メインの通りから外れる道の方向に矢印がある。
そこに行くべきか。
少し考えて、私たちは素直に矢印に従うことにした。
実はそこは田舎道の入り口で、結局私たちも、かなり遠回りをしてしまい、やっとのことで海岸まで出た。
砂浜を歩くのは疲れる。裸足になって、水のそばを歩いた方が、砂も固くて歩きやすい。
長いビーチだったけれど、足を水に浸して気持ちがいい。
延々と砂浜を歩いた。
海水浴に来たおばさんが、声をかけてきた。しばらく一緒につきあって、並んで歩いてくれたりした。
やっと海岸の終わりに近付くと、そこから向こう岸に渡る船が出ているのだ。
これも巡礼路だった。
人が待っているからわかるけど、なんの看板もないから、地元の人でない限り、この舟乗り場をみつけるのは難しい。
カルロスと私が船に乗り、浜を離れたちょうどその時に、砂浜にルルデスがいるのが見えた。後からロベルトも来た。
向こう岸に着くと、ここが今日の目的地、サントーニャである。
岸に着くと、船着き場の目の前のbarで、すでにドリーたちが優雅にビールを飲んでいた。
私たちも椅子を持ってきて席につく。
次の船で、残りのみんなも来るだろう。
今日は長いみちのりだった。田舎道をきちんと歩いてきたルルデスとロベルトたちには、もっと長かったに違いない。
全員揃ったところで、今夜泊まるアルベルゲへ向かうことになった。
この小さな港から、アルベルゲまではまだ1kmほどあった。
すでに西日が差し始めたが、まだジリジリと暑い。
みんな疲れきっている。
最後の橋の狭い歩道を歩いている時だった。
前方から来た人に声をかけられた。
「僕のこと、覚えてる?」
突然のことで、キョトンとする私に
「ラファだよ、マヨルカの。」
そうか〜、あのラファだ。サン・セバスティアンで会った、『銀の道』を歩いたことのある、あのラファだった。
ラファは、
「よく頑張って歩いたね。」
そう言うと、後ろで並んで待っている私の仲間たちに遠慮して、通り過ぎていった。
ラファとはいっぱい話したいことがあったので、うれしかった。
アルベルゲには、もう私たちのベッドはなかった。
荷物だけは部屋に置かせてもらい、夜の10時を過ぎたら、ジムにマットレスを敷いて寝るのだという。

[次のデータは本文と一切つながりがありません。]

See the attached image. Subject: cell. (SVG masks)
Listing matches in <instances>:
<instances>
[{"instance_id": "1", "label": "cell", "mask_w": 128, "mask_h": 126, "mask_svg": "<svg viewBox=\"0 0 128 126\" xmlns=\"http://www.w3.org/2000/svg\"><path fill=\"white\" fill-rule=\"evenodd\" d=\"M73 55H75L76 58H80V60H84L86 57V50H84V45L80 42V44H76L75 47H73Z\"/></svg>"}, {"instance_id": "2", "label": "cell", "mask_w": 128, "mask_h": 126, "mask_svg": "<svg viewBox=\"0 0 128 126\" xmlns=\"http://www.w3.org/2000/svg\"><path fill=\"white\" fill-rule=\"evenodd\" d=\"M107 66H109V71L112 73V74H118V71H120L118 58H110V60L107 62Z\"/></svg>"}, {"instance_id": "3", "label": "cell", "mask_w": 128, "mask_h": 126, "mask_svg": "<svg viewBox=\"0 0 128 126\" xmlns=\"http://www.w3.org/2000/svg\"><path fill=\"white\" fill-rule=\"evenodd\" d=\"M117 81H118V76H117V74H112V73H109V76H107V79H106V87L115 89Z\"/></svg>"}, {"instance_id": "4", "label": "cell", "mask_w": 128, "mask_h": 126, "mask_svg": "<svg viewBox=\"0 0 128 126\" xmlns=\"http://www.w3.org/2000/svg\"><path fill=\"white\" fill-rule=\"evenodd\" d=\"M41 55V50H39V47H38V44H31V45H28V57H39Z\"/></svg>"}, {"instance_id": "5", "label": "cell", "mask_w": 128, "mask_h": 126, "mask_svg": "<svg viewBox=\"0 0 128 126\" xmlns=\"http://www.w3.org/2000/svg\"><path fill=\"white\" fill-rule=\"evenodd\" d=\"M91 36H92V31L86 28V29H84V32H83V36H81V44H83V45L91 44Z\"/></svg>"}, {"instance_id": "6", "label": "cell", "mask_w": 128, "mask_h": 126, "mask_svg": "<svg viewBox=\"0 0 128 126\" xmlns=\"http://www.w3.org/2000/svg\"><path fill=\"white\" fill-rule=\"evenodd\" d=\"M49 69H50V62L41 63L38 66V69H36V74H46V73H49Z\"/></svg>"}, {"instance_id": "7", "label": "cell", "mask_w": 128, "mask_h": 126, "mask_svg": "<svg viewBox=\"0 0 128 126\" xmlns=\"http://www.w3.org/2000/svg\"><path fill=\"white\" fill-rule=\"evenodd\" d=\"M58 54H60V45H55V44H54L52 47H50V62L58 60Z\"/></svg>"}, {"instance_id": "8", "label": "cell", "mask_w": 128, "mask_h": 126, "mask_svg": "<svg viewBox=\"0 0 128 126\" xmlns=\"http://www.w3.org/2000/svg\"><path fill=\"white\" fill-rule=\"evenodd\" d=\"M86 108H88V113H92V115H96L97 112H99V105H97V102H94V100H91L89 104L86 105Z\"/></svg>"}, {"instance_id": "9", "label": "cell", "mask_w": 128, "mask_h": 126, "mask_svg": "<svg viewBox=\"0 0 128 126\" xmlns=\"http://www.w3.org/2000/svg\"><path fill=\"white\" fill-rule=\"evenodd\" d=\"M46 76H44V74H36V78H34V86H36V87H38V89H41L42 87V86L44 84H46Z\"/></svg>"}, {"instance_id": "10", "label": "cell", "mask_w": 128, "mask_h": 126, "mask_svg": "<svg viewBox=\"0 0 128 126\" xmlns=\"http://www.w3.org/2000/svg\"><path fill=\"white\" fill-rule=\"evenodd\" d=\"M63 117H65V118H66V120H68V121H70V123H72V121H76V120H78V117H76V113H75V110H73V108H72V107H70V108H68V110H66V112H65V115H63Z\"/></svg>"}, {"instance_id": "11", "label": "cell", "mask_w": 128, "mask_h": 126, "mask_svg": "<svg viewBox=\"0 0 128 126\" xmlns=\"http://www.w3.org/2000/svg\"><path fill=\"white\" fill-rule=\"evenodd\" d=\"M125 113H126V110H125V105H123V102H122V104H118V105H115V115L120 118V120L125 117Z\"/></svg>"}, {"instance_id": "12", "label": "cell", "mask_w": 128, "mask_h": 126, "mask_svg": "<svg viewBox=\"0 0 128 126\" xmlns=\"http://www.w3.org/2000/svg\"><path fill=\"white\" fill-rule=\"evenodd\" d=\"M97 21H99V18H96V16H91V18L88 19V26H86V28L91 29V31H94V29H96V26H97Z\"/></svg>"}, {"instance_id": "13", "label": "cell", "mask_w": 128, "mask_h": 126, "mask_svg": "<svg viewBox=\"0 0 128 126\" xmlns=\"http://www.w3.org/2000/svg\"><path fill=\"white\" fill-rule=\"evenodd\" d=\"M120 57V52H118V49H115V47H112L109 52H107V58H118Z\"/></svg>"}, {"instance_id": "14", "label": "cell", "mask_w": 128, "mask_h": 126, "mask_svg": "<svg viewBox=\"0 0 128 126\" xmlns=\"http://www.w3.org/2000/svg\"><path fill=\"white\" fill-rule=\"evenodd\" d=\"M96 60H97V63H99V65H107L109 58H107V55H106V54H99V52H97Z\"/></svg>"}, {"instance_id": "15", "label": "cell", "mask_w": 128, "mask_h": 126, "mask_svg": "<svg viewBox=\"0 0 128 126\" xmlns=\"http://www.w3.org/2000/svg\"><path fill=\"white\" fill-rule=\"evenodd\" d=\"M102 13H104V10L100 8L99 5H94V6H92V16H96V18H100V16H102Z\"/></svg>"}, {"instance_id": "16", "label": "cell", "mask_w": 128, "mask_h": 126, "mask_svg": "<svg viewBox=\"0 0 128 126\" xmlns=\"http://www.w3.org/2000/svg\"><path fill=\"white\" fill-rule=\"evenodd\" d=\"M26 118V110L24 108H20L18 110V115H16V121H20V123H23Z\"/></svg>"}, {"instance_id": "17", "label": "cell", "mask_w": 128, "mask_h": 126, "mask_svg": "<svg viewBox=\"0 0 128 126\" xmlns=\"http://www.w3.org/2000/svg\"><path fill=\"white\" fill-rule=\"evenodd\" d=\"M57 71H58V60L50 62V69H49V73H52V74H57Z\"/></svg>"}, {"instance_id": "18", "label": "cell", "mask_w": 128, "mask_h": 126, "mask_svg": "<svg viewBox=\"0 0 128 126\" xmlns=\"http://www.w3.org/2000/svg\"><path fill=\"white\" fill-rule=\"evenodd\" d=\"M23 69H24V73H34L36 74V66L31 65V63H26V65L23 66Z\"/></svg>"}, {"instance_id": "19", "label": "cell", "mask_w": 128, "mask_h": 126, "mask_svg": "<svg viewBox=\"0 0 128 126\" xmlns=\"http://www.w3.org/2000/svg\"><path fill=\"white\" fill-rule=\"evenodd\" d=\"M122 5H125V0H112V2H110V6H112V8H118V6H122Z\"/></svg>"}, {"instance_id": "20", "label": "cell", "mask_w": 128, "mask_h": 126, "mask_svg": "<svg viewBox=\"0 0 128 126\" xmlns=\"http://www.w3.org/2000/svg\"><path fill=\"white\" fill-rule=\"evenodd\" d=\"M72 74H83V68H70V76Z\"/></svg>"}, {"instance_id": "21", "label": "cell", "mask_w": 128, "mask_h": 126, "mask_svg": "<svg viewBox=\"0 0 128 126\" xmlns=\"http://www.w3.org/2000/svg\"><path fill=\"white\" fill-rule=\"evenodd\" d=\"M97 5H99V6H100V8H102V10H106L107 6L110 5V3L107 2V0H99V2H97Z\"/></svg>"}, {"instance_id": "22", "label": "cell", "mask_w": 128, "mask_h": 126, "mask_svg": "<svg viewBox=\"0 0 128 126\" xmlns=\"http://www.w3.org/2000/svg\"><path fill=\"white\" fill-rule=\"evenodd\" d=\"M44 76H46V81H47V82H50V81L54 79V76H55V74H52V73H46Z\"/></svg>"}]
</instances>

つまり10時まジムは一般に開放しているため、それまでは入れないのである。
シャワーだけ浴びて、食事に行くことになった。
ベロニカ、カルロス、ロベルト、ルルデスと一緒に先にレストランに行く。
サラダやイワシを食べながら、ベロニカの話を聞く。彼女はバイオエレクトロニクスの会社に勤めている。
明日、何キロか歩いたら、カルロスと共にマドリッドへ帰るという。
後から来て、すぐ後ろのテーブルに席をとった他のみんなも、明日帰る人がほとんどだった。
残るのはドリーとマティルダだけ。彼女たちもあと数日を残すのみだった。
また、ルルデスも同じだった。
今夜は全員が揃う最後の晩だった。